Born: 17 July 1893 in Prees, Shropshire and baptised 7 August the same year in Prees Parish Church.

Family: He was the eldest of five children born to Thomas James Hares, a farmer, and his wife Lucretia. He married Sarah Gladys Parker in 1920 in Wrexham, Denbighshire, Wales and together they had three children – Colin T P, Kathleen A and Thomas W.

Residence: In 1901 and 1911 he was living with his family at Millenheath Farm, Prees, Shropshire. His medal records show him living at Old Fens Hall, Whitchurch, Shropshire in 1927 and Kelly’s 1934 Directory shows him farming at Twemlows Hall, Higher Heath, Whitchurch. In 1939 he was living at 12 Grosvenor Road, Tarvin, Cheshire.

Employment: In 1911 he was employed on a farm; by 1934 he was a farmer. In 1939 he was a milk sampler for Cheshire Council.

Died: In 1976 in Cheshire.

Military Details

Regiment: Welsh Regiment

Rank: 2nd Lieutenant

Service Number:

Date of Enlistment: Not known

Date of Discharge: Not known

Reason for Discharge: Demobilisation

Other Information: Twice mentioned in dispatches. Brother to Joseph Robert Hares who served in WW1 and Vincent Colin Hares who was killed in action in WW1 and is commemorated on the Prees and Lower Heath School memorials.

Medals and Awards

Thomas was awarded the Campaign Medals (British War Medal and Victory Medal)

Campaign Medals

Great War History Hub Whitchurch Shropshire Medals Front Image

The British War Medal (also known as 'Squeak') was a silver or bronze medal awarded to officers and men of the British and Imperial Forces who either entered a theatre of war or entered service overseas between 5th August 1914 and 11th November 1918 inclusive. This was later extended to services in Russia, Siberia and some other areas in 1919 and 1920. Approximately 6.5 million British War Medals were issued. Approximately 6.4 million of these were the silver versions of this medal. Around 110,000 of a bronze version were issued mainly to Chinese, Maltese and Indian Labour Corps.
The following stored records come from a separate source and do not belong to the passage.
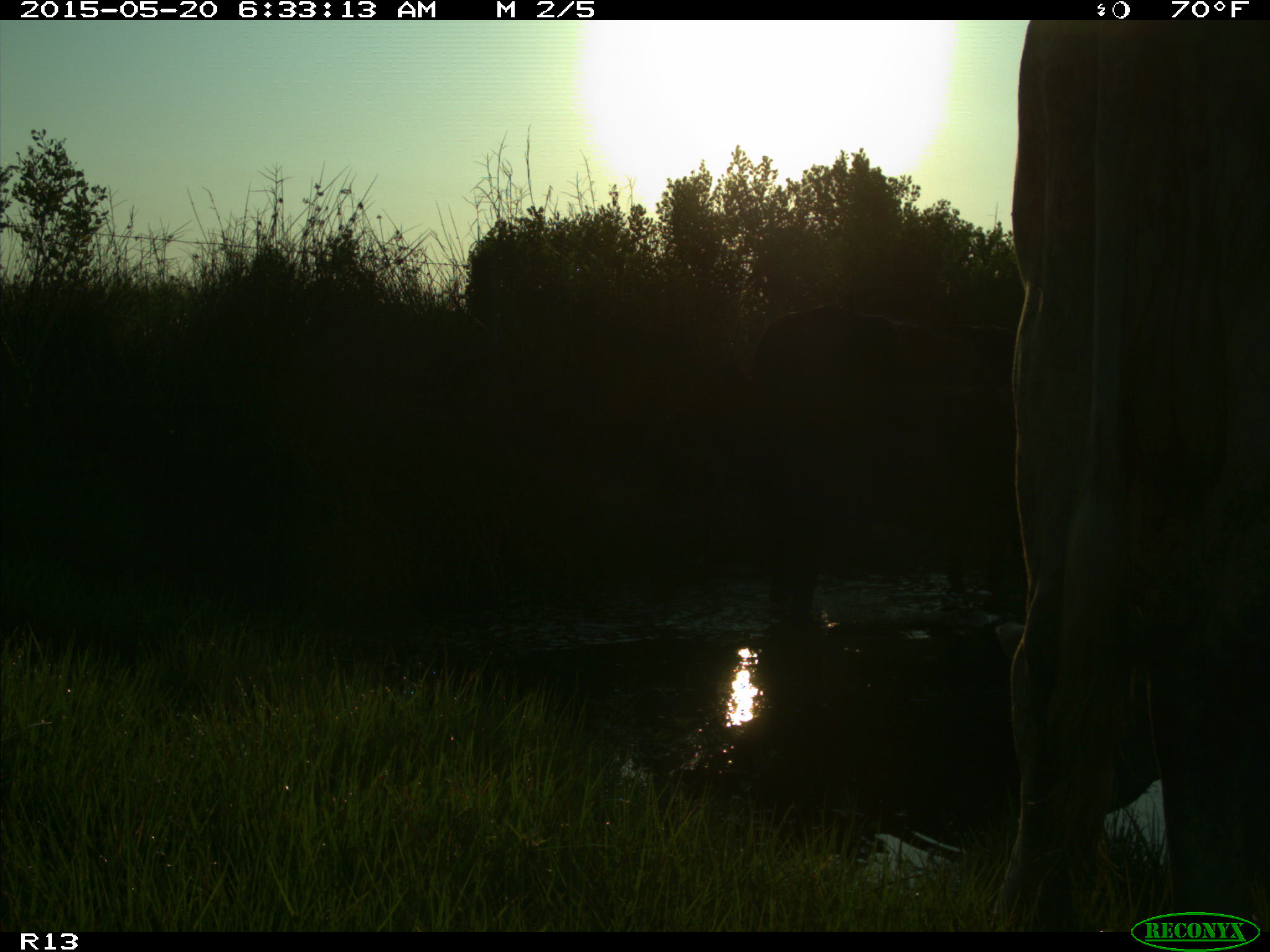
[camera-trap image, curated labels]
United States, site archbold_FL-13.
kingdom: Animalia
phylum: Chordata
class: Mammalia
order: Artiodactyla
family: Bovidae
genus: Bos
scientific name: Bos taurus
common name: domestic cow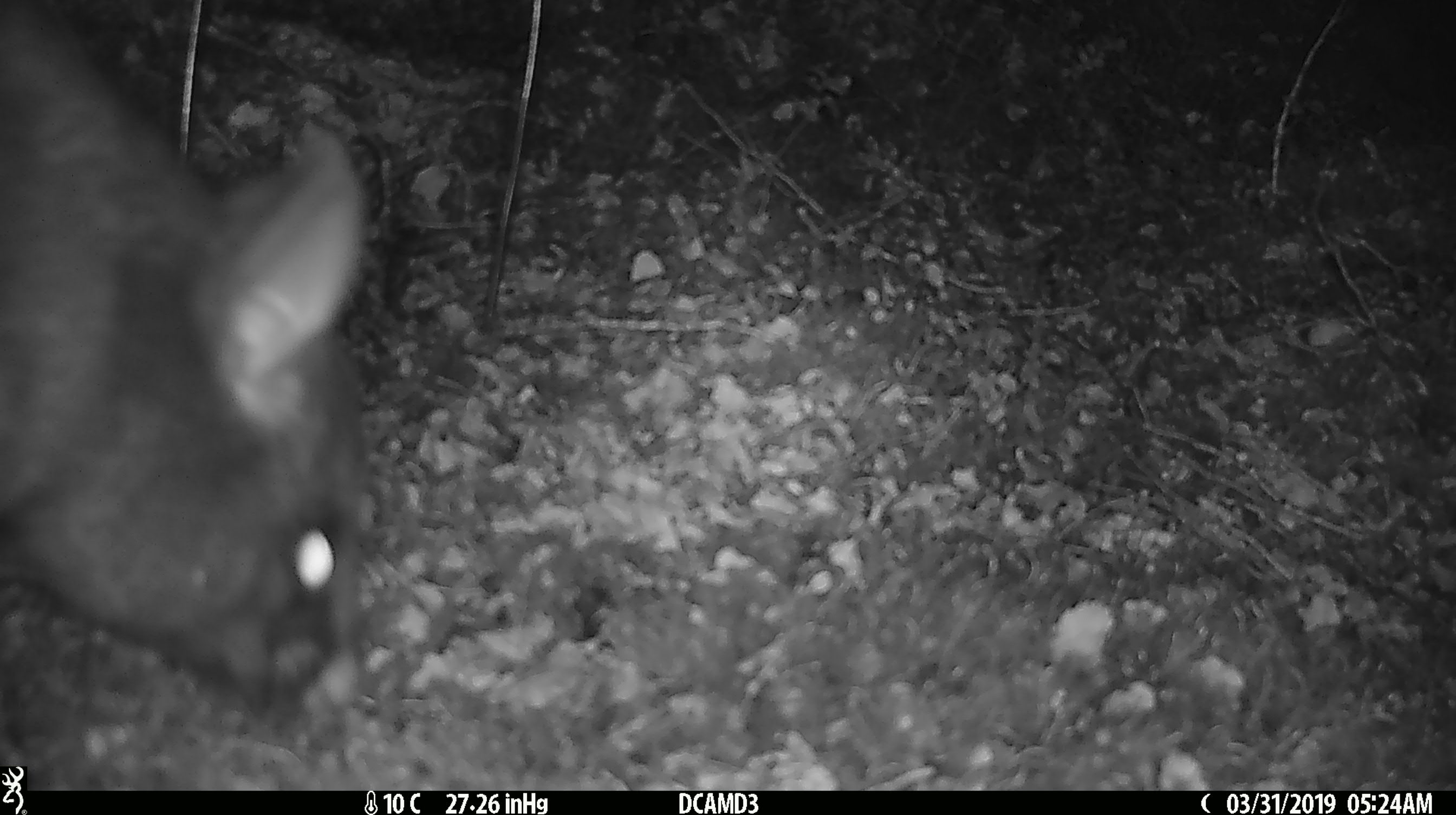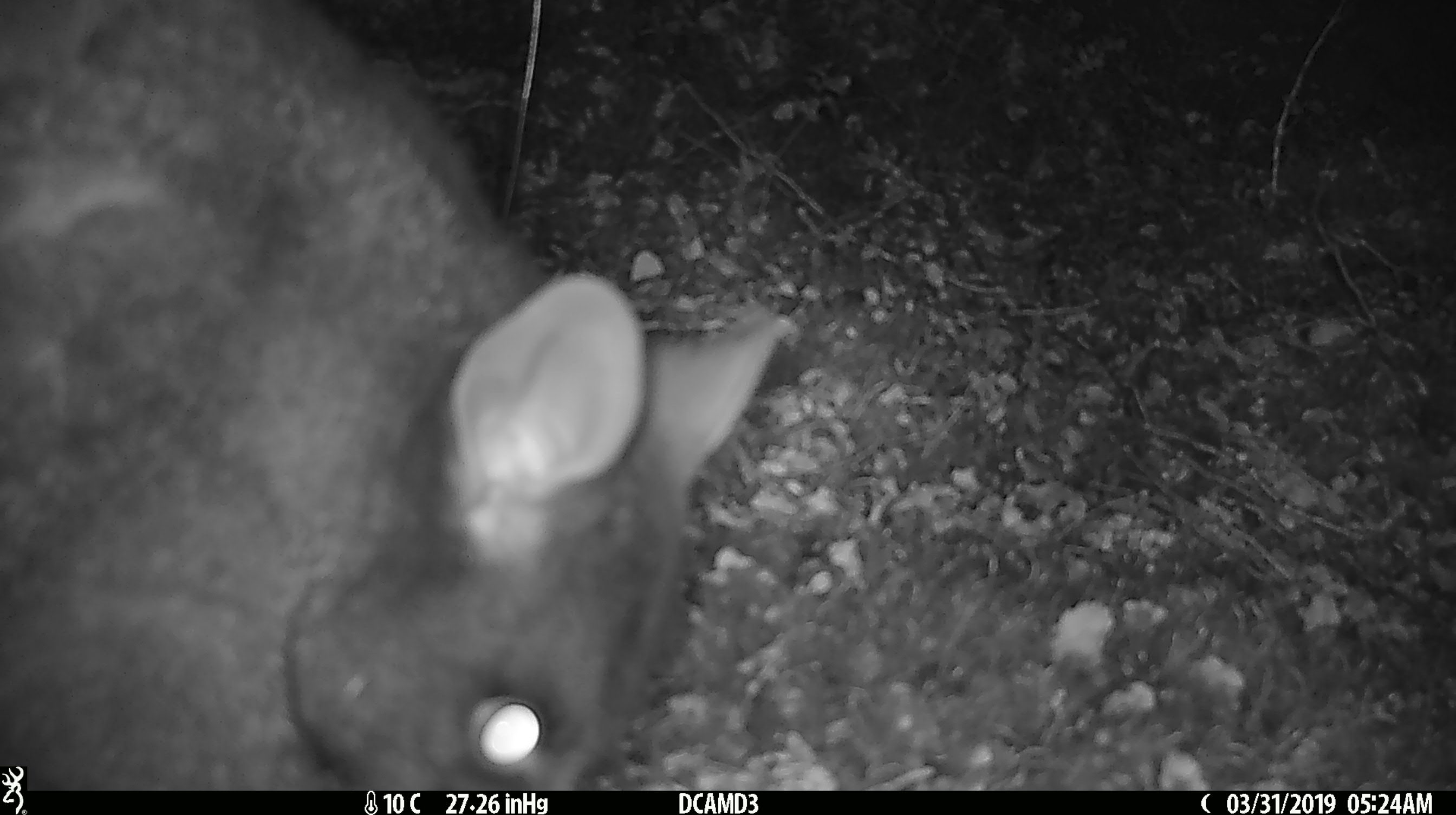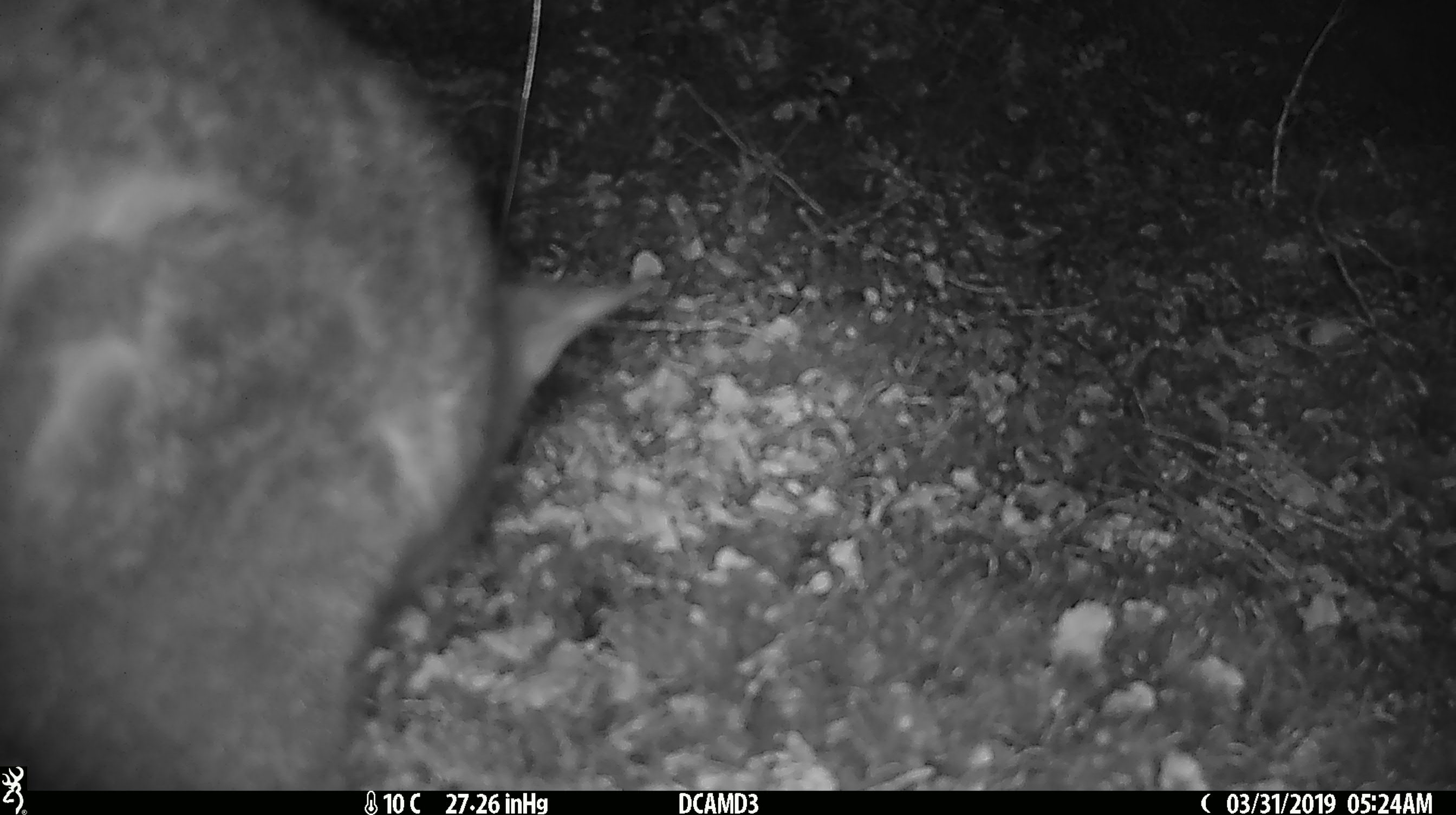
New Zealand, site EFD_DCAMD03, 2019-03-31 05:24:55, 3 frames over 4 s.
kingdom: Animalia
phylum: Chordata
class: Mammalia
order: Diprotodontia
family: Phalangeridae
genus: Trichosurus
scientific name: Trichosurus vulpecula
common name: common brushtail possum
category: possum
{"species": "possum (common brushtail possum) (Trichosurus vulpecula)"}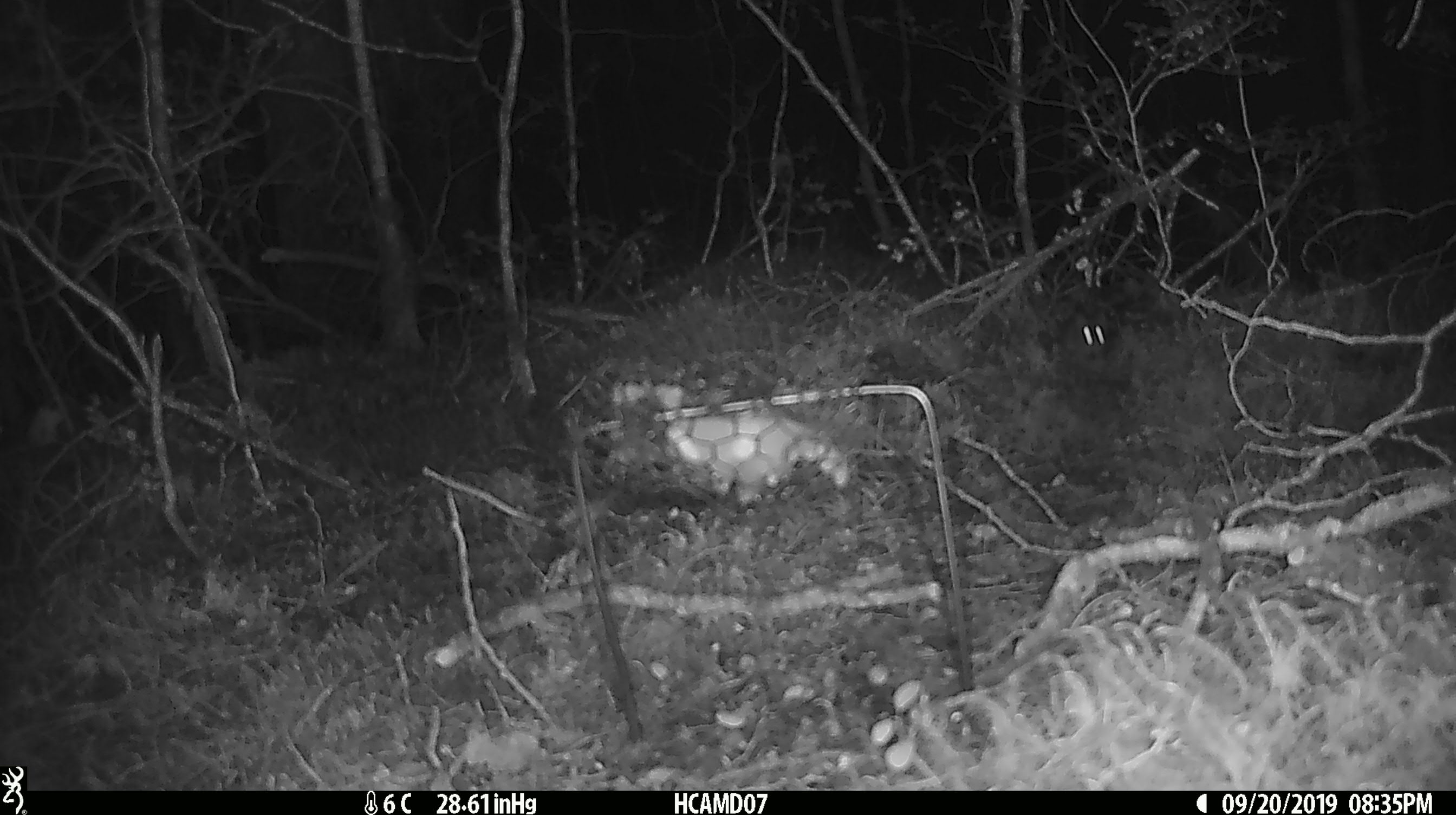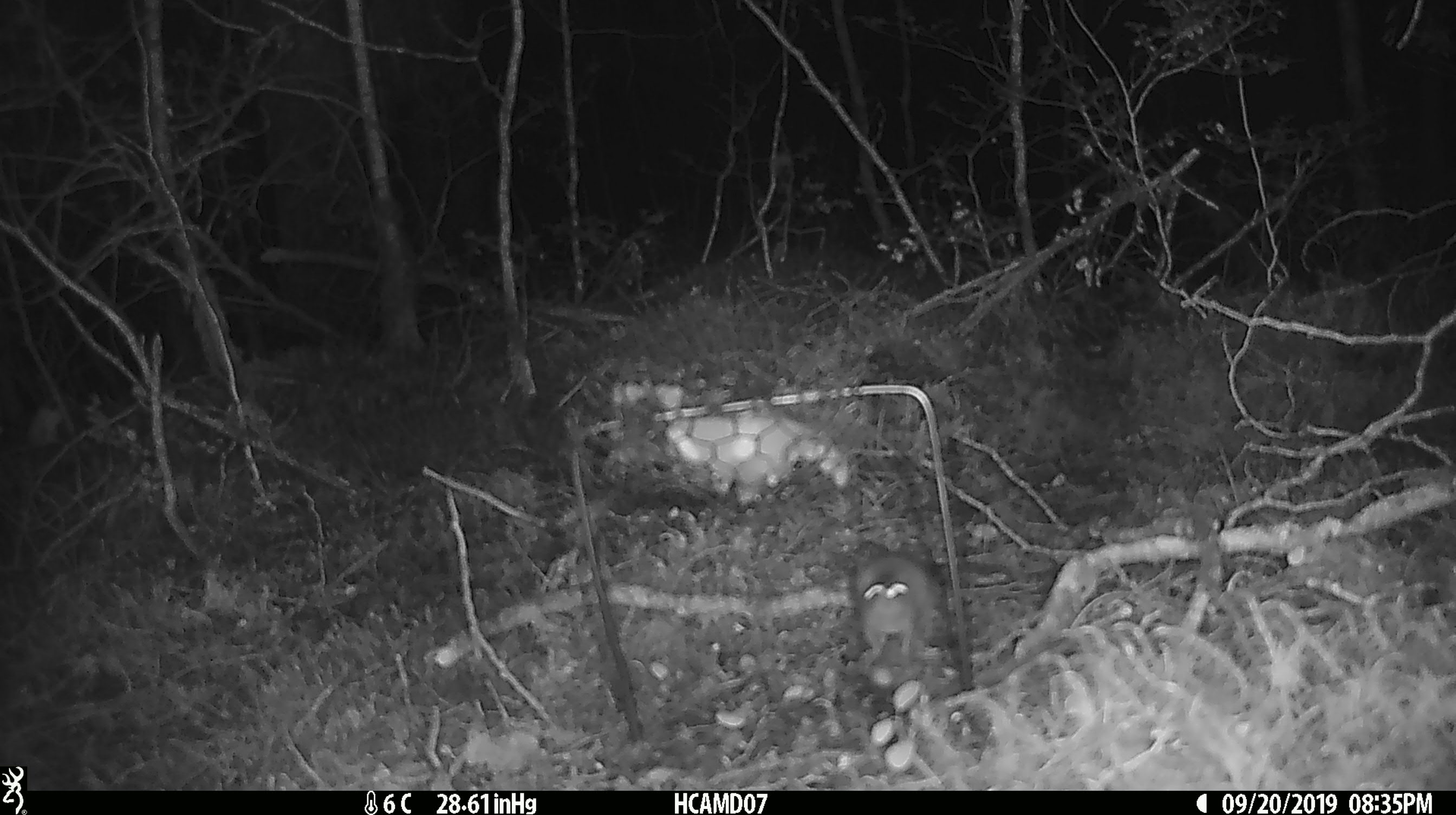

The front (obv or obverse) of the medal depicts the head of George V. The recipient's service number, rank, name and unit was impressed on the rim.

The Allied Victory Medal (also known as 'Wilfred') was issued by each of the allies. It was decided that each of the allies should each issue their own bronze victory medal with a similar design, similar equivalent wording and identical ribbon. The British medal was designed by W. McMillan. The front depicts a winged classical figure representing victory. Approximately 5.7 million victory medals were issued. Interestingly, eligibility for this medal was more restrictive and not everyone who received the British War Medal ('Squeak') also received the Victory Medal ('Wilfred'). However, in general, all recipients of 'Wilfred' also received 'Squeak' and all recipients of The 1914 Star or The 1914/1915 Star (also known as 'Pip') also received both 'Squeak' and 'Wilfred'. The recipient's service number, rank, name and unit was impressed on the rim.